>> begin Records supplied

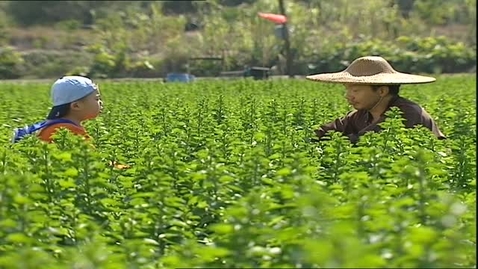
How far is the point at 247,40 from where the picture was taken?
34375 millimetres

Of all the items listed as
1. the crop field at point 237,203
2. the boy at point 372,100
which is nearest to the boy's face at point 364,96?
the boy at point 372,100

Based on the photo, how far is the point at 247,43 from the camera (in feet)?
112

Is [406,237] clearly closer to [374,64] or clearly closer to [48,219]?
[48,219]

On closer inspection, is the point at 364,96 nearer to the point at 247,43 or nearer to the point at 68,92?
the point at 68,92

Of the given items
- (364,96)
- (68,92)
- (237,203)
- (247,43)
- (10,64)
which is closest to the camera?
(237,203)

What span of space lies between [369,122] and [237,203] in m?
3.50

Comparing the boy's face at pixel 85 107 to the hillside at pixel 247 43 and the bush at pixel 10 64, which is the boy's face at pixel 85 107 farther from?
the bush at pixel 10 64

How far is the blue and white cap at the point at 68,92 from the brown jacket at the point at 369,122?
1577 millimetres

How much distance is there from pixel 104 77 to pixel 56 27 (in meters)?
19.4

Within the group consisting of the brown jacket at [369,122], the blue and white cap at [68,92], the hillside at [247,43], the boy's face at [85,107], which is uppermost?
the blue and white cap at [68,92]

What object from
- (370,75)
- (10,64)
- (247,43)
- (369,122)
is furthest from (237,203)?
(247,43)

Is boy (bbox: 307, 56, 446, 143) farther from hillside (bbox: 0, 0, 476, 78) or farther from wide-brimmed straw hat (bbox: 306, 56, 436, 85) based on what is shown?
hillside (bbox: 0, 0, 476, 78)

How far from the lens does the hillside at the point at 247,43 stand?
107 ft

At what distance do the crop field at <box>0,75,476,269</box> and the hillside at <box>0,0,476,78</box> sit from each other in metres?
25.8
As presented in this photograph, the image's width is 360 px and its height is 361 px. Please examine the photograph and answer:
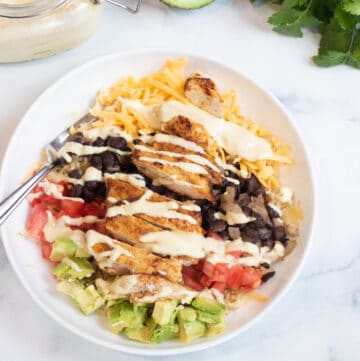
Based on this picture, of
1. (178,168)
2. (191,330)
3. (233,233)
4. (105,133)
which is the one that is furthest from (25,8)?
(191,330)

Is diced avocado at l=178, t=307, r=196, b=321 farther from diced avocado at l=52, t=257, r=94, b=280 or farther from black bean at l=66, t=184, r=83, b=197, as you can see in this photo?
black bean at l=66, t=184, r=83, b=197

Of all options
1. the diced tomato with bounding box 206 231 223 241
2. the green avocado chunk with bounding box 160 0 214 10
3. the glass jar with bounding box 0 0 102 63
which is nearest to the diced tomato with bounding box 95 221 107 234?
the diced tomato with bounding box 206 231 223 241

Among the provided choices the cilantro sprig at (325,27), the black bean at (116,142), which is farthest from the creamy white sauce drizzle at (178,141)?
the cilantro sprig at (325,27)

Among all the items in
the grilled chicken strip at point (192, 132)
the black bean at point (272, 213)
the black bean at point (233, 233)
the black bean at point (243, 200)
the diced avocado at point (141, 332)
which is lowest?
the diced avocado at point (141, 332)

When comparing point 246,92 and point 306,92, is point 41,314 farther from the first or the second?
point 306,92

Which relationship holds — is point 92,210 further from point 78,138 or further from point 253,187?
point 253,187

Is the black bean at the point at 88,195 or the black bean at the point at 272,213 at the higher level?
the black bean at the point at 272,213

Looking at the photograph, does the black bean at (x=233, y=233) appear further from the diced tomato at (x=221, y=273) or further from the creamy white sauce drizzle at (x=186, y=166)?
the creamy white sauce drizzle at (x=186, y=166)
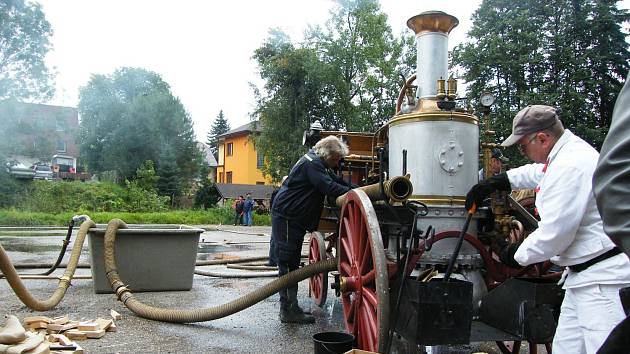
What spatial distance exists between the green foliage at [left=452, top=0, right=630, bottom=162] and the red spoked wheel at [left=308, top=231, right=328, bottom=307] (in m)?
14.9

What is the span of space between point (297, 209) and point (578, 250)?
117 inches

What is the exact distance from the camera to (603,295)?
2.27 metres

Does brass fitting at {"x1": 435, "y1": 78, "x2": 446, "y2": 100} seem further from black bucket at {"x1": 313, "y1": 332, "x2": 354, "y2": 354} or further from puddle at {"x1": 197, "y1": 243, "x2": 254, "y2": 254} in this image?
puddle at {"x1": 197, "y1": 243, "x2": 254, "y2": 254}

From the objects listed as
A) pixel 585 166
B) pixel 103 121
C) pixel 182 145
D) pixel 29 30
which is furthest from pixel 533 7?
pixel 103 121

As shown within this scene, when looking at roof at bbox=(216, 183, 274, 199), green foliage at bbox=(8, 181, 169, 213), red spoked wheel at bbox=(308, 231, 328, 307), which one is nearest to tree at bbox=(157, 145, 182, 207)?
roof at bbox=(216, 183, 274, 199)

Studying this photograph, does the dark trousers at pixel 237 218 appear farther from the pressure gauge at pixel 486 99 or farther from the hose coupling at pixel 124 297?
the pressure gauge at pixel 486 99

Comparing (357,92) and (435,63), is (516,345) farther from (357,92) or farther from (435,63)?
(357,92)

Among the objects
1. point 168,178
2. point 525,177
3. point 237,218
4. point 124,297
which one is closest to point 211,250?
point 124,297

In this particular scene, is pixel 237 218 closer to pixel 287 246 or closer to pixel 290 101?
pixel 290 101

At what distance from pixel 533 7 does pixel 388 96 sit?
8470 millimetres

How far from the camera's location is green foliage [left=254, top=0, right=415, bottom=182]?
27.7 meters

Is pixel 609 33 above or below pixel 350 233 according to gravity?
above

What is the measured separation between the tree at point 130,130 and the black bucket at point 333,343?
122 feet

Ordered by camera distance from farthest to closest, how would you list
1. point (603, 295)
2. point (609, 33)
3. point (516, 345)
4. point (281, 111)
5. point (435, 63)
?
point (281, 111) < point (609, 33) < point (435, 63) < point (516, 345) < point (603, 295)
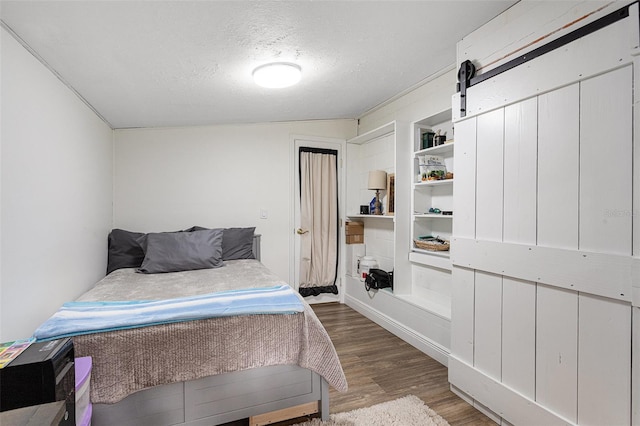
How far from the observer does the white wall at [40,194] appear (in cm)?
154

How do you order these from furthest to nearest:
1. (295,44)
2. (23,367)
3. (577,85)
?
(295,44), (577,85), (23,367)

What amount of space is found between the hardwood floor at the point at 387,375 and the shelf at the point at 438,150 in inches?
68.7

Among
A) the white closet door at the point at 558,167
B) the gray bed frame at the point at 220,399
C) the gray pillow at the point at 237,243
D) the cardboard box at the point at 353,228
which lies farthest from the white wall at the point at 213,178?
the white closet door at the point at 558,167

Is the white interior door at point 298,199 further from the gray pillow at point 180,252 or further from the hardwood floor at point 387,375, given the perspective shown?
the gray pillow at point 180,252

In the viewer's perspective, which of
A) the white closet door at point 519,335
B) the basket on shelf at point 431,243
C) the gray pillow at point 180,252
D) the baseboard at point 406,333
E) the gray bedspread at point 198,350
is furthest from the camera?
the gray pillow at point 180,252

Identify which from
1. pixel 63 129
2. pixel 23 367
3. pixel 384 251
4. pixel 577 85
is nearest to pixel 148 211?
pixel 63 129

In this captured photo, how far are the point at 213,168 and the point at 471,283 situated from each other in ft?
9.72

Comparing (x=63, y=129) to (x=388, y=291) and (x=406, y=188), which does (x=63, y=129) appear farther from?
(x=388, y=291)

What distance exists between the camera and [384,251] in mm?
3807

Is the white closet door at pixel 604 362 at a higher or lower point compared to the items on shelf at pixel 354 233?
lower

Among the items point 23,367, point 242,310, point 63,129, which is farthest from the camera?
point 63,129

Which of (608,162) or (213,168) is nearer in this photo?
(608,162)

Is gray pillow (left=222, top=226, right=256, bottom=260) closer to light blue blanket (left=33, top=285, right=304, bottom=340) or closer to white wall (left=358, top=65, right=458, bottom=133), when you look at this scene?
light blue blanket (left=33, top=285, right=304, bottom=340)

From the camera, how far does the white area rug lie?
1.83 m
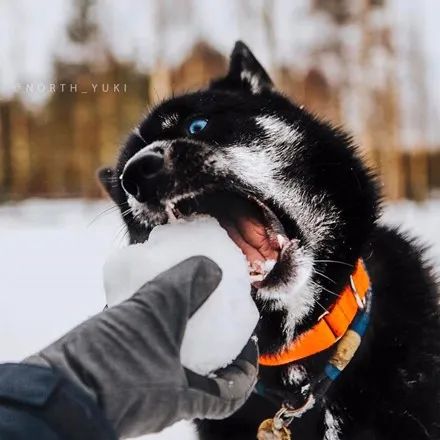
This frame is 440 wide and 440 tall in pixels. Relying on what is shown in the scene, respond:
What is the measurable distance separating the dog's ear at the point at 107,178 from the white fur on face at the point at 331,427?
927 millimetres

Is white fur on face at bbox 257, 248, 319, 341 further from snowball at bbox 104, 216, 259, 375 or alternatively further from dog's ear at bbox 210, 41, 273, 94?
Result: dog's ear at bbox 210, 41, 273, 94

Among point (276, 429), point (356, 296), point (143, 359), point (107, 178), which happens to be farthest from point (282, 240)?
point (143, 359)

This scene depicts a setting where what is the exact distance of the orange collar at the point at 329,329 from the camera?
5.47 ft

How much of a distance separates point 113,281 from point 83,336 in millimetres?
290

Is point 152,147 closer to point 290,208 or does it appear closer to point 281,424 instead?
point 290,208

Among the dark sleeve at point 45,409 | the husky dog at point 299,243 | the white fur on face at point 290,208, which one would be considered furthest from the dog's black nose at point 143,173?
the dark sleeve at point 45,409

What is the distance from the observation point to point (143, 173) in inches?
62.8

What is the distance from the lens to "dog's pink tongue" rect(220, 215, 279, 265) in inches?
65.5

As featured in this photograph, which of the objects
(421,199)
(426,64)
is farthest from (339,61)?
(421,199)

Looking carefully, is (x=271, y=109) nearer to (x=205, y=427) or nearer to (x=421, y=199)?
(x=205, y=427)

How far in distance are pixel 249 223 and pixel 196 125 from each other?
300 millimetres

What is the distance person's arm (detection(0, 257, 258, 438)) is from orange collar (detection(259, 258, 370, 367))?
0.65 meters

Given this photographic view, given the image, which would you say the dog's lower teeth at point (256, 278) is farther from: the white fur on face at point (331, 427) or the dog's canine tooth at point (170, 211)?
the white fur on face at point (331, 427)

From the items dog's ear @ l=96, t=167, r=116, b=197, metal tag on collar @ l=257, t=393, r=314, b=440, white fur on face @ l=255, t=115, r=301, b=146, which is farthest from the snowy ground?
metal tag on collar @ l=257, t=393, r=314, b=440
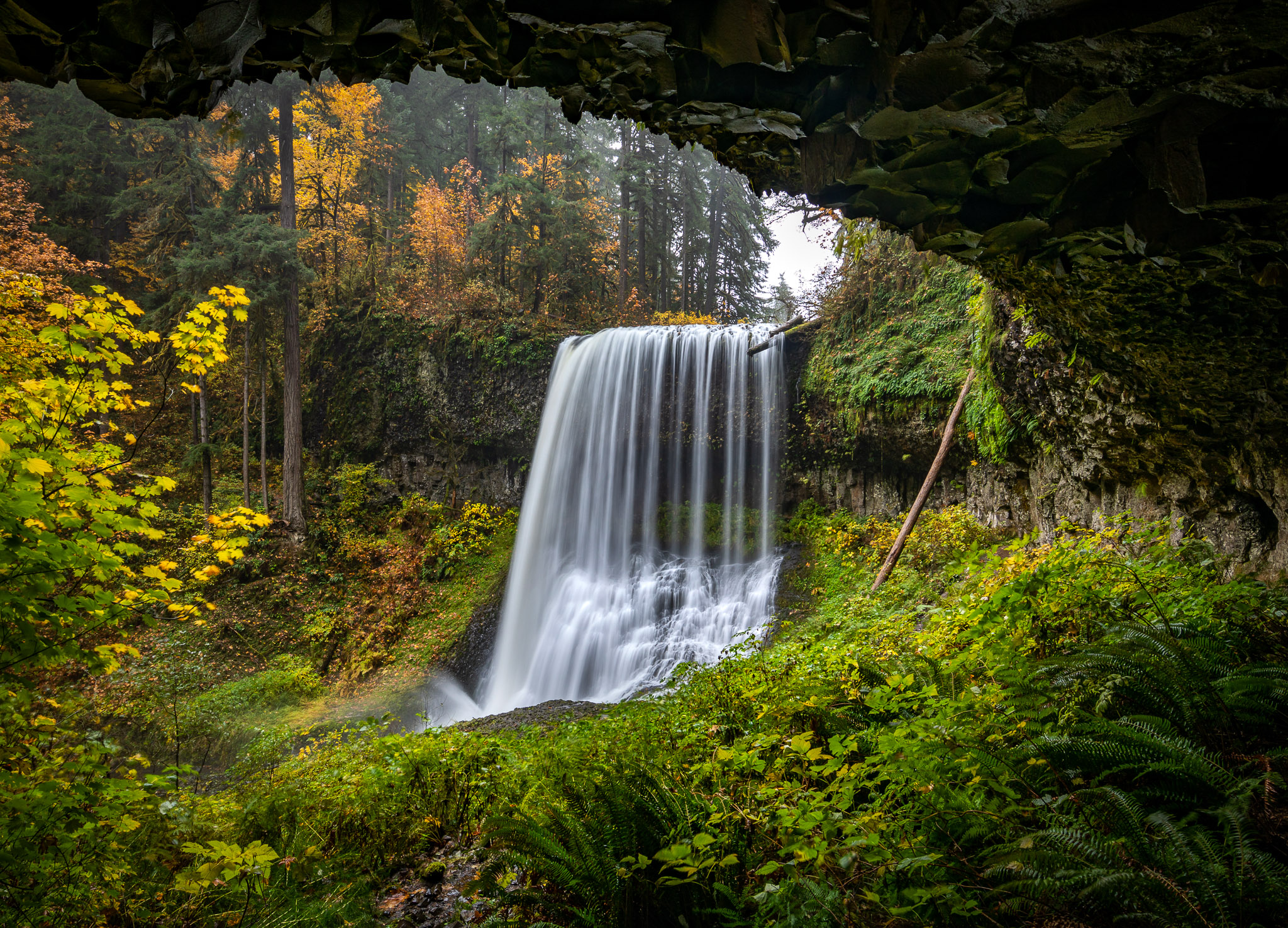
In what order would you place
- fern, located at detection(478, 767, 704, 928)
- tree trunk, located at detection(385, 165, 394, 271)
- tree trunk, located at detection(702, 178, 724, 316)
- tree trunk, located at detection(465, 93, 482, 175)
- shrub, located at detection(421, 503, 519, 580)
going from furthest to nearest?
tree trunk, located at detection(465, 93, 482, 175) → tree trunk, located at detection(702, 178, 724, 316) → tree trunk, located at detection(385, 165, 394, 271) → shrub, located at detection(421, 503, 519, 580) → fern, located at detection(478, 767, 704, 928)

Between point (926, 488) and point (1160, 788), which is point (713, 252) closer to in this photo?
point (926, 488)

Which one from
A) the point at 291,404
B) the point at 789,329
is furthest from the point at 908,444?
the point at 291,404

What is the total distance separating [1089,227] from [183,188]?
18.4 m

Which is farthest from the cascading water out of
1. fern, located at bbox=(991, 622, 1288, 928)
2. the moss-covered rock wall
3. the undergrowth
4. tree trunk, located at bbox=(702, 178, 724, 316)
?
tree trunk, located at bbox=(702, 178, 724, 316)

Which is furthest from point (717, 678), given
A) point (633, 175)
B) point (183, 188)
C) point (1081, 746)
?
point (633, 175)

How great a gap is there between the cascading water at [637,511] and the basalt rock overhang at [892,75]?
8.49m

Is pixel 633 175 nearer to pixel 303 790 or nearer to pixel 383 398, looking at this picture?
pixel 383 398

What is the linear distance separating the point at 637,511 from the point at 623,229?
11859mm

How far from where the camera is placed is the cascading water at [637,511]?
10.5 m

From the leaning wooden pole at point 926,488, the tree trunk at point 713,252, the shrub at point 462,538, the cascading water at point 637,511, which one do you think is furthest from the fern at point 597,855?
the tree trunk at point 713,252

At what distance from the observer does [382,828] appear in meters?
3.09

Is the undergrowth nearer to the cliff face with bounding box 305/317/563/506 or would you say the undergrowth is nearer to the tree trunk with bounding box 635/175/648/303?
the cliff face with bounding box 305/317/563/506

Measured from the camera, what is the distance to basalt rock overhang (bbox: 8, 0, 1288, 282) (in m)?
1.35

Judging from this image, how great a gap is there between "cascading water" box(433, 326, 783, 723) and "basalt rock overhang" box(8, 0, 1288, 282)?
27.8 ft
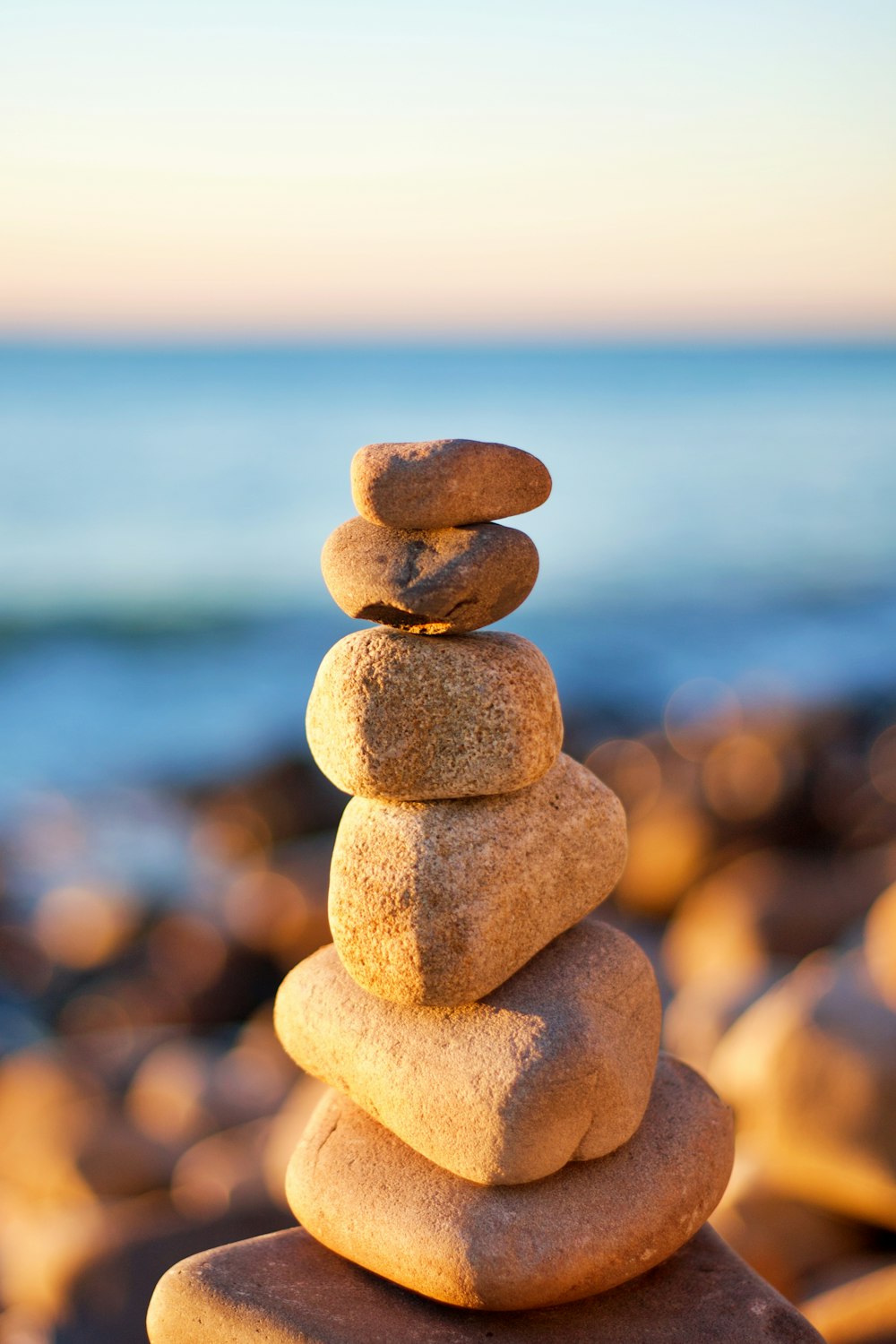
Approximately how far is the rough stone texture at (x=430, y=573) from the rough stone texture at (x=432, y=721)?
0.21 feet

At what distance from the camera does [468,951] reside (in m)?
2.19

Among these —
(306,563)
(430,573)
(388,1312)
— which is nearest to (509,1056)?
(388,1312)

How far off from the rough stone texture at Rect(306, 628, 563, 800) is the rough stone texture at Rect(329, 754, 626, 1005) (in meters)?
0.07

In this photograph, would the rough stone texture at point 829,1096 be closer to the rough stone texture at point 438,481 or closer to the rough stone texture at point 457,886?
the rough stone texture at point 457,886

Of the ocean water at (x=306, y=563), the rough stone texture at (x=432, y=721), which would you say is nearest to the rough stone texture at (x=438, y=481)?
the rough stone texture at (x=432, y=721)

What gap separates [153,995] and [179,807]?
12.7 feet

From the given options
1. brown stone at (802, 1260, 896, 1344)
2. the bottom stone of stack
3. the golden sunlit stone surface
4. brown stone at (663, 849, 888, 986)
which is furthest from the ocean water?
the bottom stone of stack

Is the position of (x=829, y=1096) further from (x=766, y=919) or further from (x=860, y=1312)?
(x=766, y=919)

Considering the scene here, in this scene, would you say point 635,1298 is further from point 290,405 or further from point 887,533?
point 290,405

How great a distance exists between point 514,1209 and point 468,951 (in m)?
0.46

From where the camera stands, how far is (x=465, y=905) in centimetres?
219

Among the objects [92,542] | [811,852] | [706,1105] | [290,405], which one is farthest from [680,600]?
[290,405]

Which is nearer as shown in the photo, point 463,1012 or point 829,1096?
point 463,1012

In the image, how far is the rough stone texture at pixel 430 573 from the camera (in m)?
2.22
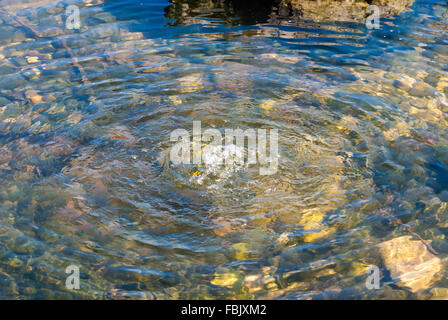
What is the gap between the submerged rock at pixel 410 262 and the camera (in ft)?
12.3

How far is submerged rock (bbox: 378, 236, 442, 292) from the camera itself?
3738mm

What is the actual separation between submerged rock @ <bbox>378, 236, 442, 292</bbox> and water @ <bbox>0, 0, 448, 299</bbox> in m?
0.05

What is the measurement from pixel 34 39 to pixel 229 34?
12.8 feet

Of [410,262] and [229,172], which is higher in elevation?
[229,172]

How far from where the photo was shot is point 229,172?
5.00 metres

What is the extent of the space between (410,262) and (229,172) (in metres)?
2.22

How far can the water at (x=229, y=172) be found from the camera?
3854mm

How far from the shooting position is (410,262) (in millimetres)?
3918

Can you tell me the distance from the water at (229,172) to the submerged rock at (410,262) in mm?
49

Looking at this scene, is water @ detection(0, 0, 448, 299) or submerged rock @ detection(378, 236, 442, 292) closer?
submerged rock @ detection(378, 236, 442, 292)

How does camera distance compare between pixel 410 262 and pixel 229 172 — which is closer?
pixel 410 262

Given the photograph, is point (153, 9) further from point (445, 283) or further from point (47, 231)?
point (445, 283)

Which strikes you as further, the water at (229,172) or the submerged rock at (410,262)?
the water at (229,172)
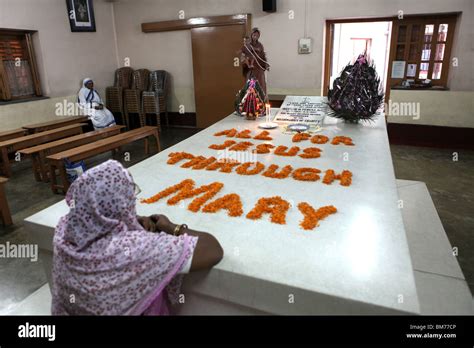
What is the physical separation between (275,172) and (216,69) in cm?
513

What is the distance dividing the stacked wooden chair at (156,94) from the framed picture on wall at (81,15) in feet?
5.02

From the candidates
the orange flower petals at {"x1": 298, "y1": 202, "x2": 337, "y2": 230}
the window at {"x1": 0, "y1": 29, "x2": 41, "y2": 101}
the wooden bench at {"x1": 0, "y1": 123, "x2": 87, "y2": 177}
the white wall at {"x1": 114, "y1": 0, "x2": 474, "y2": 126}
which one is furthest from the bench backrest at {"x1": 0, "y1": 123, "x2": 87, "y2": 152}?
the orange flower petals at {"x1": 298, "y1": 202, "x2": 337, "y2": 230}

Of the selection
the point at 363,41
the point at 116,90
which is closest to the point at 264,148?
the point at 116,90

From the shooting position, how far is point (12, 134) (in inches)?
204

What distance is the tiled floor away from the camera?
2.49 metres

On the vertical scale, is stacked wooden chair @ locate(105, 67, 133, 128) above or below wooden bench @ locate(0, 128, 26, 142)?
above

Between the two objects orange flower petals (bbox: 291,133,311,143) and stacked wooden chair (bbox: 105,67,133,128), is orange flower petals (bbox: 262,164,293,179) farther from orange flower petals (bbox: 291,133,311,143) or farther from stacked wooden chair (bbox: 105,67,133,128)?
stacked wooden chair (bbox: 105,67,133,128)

>> end Records supplied

Stated problem
Starting at the line that contains "How far can", extract each line through the last line of the material exactly as written, and include no pictures.

Written solution
How far can the water at (x=229, y=172) be found from the camera?
3854mm

How far from the shooting position is (410,262) (in millimetres)?
3918

Can you tell me the distance from the water at (229,172) to the submerged rock at (410,262) in mm?
49

Looking at this scene, is water @ detection(0, 0, 448, 299) or submerged rock @ detection(378, 236, 442, 292) closer?
submerged rock @ detection(378, 236, 442, 292)

How does camera distance compare between pixel 410 262 and pixel 229 172 — which is closer?
pixel 410 262

Given the photograph, is point (153, 9) further from point (445, 283) or further from point (47, 231)?
point (445, 283)

Which strikes you as further, the water at (229,172) or the submerged rock at (410,262)?
the water at (229,172)
What is the physical separation between (275,172) and (216,69) in cm?
513

What is the distance dividing the stacked wooden chair at (156,94) from the framed picture on wall at (81,15) in feet?
5.02

From the candidates
the orange flower petals at {"x1": 298, "y1": 202, "x2": 337, "y2": 230}
the window at {"x1": 0, "y1": 29, "x2": 41, "y2": 101}
the wooden bench at {"x1": 0, "y1": 123, "x2": 87, "y2": 177}
the white wall at {"x1": 114, "y1": 0, "x2": 474, "y2": 126}
which one is furthest from the bench backrest at {"x1": 0, "y1": 123, "x2": 87, "y2": 152}?
the orange flower petals at {"x1": 298, "y1": 202, "x2": 337, "y2": 230}

Of the selection
the point at 363,41
the point at 116,90
which is closest to the point at 264,148?
the point at 116,90

From the shooting position, how far is point (12, 134) (in inches)?
204

What distance is the tiled floor away from the camera?
2.49 metres

On the vertical scale, is stacked wooden chair @ locate(105, 67, 133, 128) above or below wooden bench @ locate(0, 128, 26, 142)?
above

Between the two objects orange flower petals (bbox: 291,133,311,143) and stacked wooden chair (bbox: 105,67,133,128), is orange flower petals (bbox: 262,164,293,179) farther from orange flower petals (bbox: 291,133,311,143) or farther from stacked wooden chair (bbox: 105,67,133,128)?
stacked wooden chair (bbox: 105,67,133,128)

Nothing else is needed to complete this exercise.